THE EXERCISE
Your task is to write out the lines from the line containing "Elevation-wise, is [317,530]" through the last line of the material, exactly.

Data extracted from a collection
++++

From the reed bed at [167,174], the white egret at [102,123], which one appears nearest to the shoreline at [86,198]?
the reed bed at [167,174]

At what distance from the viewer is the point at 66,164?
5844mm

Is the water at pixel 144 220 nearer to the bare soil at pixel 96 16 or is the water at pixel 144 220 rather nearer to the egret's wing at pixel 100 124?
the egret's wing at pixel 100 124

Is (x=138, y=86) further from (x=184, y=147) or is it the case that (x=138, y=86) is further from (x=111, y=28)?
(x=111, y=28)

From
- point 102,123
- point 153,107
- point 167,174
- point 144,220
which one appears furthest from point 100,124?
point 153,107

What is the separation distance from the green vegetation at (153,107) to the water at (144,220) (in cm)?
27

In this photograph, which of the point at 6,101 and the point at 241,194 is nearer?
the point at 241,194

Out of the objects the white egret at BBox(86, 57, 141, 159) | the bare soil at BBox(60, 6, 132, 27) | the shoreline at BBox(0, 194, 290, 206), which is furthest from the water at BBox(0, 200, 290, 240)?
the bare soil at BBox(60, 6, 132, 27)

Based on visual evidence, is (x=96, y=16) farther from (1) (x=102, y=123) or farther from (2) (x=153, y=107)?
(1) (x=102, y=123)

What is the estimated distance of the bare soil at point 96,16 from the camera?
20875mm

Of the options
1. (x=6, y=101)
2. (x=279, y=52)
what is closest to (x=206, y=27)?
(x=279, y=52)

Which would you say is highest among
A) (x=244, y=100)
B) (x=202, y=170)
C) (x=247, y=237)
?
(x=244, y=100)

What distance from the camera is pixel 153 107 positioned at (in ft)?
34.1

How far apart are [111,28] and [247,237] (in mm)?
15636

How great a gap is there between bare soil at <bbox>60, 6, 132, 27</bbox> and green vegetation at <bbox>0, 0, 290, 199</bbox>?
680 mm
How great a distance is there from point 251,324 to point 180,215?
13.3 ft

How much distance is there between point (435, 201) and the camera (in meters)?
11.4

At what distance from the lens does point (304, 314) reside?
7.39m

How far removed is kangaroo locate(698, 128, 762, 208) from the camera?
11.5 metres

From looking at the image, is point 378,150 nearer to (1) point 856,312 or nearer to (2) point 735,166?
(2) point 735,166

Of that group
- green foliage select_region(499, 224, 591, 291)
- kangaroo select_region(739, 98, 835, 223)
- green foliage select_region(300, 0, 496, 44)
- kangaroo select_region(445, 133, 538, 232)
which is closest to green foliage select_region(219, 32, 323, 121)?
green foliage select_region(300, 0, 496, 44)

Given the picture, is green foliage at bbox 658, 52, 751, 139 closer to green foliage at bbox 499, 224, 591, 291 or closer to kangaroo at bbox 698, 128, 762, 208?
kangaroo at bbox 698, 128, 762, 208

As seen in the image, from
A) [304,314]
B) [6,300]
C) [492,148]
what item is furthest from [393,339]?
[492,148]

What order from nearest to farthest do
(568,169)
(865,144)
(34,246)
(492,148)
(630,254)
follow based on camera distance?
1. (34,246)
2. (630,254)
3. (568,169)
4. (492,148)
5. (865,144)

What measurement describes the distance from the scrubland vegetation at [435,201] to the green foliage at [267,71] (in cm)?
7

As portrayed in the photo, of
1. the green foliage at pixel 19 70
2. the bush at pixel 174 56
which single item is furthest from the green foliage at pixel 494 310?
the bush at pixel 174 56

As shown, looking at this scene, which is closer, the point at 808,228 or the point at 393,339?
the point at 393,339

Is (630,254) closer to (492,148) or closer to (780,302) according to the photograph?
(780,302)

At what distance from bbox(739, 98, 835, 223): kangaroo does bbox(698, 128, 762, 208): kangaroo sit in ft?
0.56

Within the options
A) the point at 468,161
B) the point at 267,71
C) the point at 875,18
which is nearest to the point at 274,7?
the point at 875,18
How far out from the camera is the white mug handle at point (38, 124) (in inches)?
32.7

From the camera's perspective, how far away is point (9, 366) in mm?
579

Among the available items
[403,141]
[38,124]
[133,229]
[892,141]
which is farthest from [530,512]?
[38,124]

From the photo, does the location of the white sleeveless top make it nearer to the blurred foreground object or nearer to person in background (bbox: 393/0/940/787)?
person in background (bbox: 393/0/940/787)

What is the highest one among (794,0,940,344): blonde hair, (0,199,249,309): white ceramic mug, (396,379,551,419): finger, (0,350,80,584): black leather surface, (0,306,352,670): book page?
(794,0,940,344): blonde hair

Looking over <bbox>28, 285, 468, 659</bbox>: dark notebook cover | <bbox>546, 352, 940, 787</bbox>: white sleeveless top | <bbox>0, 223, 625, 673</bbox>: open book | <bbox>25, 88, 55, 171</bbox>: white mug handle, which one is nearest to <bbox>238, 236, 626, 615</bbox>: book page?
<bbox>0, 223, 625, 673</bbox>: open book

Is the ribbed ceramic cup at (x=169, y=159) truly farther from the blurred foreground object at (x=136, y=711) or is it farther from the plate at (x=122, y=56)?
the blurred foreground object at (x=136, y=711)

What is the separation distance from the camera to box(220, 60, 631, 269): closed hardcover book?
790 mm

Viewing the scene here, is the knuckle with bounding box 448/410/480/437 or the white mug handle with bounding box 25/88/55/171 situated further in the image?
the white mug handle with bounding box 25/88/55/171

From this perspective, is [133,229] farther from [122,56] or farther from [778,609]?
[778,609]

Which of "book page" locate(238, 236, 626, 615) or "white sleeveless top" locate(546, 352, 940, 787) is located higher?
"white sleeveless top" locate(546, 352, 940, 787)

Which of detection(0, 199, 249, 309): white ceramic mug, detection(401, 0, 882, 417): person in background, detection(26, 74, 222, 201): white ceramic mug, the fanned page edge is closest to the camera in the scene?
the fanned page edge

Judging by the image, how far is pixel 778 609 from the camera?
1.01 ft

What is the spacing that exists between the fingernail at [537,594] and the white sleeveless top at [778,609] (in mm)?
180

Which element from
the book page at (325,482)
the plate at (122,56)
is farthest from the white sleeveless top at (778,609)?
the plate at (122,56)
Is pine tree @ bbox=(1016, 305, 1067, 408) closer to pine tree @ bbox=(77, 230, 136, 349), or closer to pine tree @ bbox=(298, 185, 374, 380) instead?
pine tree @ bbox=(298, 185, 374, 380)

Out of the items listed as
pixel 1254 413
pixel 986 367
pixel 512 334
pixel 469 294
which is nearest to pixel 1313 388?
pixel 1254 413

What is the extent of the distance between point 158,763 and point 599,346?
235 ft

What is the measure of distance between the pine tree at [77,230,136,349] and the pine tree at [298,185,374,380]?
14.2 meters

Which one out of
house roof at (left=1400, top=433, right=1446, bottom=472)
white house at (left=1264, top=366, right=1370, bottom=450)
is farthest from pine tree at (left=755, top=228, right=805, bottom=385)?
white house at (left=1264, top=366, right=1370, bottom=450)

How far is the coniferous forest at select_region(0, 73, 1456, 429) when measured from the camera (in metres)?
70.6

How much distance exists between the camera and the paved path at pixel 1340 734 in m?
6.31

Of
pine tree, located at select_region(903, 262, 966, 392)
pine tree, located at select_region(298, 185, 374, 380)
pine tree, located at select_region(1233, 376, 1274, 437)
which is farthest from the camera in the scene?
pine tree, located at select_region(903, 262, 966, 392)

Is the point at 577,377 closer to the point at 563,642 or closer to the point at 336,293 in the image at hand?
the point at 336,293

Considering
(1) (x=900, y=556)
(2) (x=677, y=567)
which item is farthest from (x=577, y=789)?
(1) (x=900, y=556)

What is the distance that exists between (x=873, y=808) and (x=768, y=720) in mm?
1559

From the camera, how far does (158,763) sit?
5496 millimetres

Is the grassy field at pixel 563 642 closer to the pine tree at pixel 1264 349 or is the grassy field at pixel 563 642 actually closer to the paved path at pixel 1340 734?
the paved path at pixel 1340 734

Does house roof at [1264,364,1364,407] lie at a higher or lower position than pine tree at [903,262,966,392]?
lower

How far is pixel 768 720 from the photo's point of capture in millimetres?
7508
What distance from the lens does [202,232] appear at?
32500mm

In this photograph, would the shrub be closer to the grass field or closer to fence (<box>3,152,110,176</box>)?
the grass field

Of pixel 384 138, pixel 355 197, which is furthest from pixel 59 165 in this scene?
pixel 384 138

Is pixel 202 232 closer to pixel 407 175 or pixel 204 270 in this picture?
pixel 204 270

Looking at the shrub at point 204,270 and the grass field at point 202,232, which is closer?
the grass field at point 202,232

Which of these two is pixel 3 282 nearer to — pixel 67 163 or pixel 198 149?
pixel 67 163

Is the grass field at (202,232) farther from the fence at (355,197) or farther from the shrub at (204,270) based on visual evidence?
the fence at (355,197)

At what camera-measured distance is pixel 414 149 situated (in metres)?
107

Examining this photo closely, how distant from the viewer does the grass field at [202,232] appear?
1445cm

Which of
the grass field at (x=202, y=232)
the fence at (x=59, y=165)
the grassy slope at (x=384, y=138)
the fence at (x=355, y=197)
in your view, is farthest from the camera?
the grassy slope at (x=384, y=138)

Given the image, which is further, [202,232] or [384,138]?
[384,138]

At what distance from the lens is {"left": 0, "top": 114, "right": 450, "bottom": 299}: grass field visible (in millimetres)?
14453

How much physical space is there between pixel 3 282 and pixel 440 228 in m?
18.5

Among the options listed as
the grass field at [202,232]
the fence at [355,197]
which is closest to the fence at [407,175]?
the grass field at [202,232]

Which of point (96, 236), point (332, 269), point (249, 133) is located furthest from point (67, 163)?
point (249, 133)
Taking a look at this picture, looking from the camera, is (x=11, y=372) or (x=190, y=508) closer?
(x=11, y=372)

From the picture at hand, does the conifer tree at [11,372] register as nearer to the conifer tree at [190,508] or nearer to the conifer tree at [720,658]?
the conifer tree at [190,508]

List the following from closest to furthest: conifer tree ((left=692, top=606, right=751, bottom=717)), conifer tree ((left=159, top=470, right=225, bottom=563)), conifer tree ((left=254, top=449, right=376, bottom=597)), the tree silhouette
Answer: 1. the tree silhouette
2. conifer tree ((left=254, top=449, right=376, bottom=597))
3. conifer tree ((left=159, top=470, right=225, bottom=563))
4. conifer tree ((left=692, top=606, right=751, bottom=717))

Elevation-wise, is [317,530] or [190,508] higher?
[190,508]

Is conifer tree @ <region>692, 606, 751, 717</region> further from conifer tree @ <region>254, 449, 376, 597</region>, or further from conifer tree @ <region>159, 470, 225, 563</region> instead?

++++

ANSWER IN FULL
Elevation-wise, is [317,530] or [190,508] higher?
[190,508]

Is conifer tree @ <region>692, 606, 751, 717</region> further from conifer tree @ <region>254, 449, 376, 597</region>, or further from conifer tree @ <region>159, 470, 225, 563</region> instead?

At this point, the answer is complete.